### Listed entries
○ ○ ○ ○ ○ ○ ○

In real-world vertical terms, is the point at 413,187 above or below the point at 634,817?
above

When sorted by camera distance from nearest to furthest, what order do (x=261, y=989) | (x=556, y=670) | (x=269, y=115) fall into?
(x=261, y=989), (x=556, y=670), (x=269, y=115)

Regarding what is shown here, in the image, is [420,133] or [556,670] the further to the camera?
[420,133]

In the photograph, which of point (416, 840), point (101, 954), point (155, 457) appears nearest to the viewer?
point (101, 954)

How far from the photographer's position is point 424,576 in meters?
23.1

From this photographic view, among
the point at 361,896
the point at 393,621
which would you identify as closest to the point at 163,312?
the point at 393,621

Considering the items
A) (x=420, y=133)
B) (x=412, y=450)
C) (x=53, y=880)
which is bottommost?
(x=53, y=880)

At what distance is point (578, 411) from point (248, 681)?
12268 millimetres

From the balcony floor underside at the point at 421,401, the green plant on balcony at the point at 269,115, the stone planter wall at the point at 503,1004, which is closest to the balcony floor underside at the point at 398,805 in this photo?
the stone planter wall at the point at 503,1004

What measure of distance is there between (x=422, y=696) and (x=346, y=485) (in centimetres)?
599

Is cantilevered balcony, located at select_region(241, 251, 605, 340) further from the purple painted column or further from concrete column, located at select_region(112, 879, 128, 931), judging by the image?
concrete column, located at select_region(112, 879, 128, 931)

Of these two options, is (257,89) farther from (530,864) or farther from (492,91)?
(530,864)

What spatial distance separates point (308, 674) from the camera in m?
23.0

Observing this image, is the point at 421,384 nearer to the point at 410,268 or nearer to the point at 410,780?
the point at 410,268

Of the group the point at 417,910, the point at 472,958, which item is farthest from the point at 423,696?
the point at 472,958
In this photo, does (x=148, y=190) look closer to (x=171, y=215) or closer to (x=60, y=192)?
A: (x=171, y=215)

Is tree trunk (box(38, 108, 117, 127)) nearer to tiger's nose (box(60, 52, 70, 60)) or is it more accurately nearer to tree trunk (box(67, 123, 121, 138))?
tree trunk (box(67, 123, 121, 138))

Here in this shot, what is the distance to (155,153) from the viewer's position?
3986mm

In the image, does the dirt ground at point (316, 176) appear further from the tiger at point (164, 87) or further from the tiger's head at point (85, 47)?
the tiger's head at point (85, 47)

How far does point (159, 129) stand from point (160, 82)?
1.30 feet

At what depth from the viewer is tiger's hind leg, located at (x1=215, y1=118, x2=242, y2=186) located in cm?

○ ○ ○ ○ ○ ○ ○

### Stated problem
Every entry should be output exactly as written, please.

### Expected answer
In real-world vertical terms, is the point at 413,187 above or below the point at 634,817?
above

When sorted by camera distance from nearest to furthest, what order do (x=261, y=989) | (x=556, y=670) | (x=269, y=115) fall into?
(x=261, y=989), (x=556, y=670), (x=269, y=115)

Regarding what is shown here, in the image, is [420,133] or [556,670] the further to the camera?
[420,133]

In the photograph, which of point (416, 840), point (101, 954), point (155, 457) appears nearest to the viewer?
point (101, 954)

How far from the photographer's position is point 424,576 in meters?
23.1

From this photographic view, among
the point at 361,896
the point at 393,621
which would you identify as closest to the point at 163,312?
the point at 393,621

Considering the items
A) (x=420, y=133)
B) (x=412, y=450)
C) (x=53, y=880)
which is bottommost?
(x=53, y=880)

At what distance is point (578, 411) from point (248, 681)?
12268 millimetres

From the balcony floor underside at the point at 421,401, the green plant on balcony at the point at 269,115, the stone planter wall at the point at 503,1004, which is closest to the balcony floor underside at the point at 398,805 in this photo?
the stone planter wall at the point at 503,1004

What measure of distance is there between (x=422, y=696) and (x=346, y=485) (in centimetres)?
599

Is cantilevered balcony, located at select_region(241, 251, 605, 340) further from the purple painted column or further from concrete column, located at select_region(112, 879, 128, 931), judging by the image?
concrete column, located at select_region(112, 879, 128, 931)

Of these two options, is (257,89) farther from (530,864) or farther from (492,91)?
(530,864)

What spatial distance separates point (308, 674) from the camera in m?
23.0

Observing this image, is the point at 421,384 nearer to the point at 410,268 or nearer to the point at 410,780?
the point at 410,268

Of the group the point at 417,910, the point at 472,958, which item is farthest from the point at 423,696?
the point at 472,958
In this photo, does (x=148, y=190) look closer to (x=171, y=215) or closer to (x=60, y=192)?
A: (x=171, y=215)

Is tree trunk (box(38, 108, 117, 127)) nearer to tiger's nose (box(60, 52, 70, 60)) or is it more accurately nearer to tree trunk (box(67, 123, 121, 138))?
tree trunk (box(67, 123, 121, 138))

Here in this shot, what is the distance to (155,153) from the viewer's position?
3986mm

In the image, does the dirt ground at point (316, 176) appear further from the tiger at point (164, 87) or further from the tiger's head at point (85, 47)?
the tiger's head at point (85, 47)

How far does point (159, 129) stand from point (160, 82)?
1.30 feet

At what depth from the viewer is tiger's hind leg, located at (x1=215, y1=118, x2=242, y2=186) located in cm?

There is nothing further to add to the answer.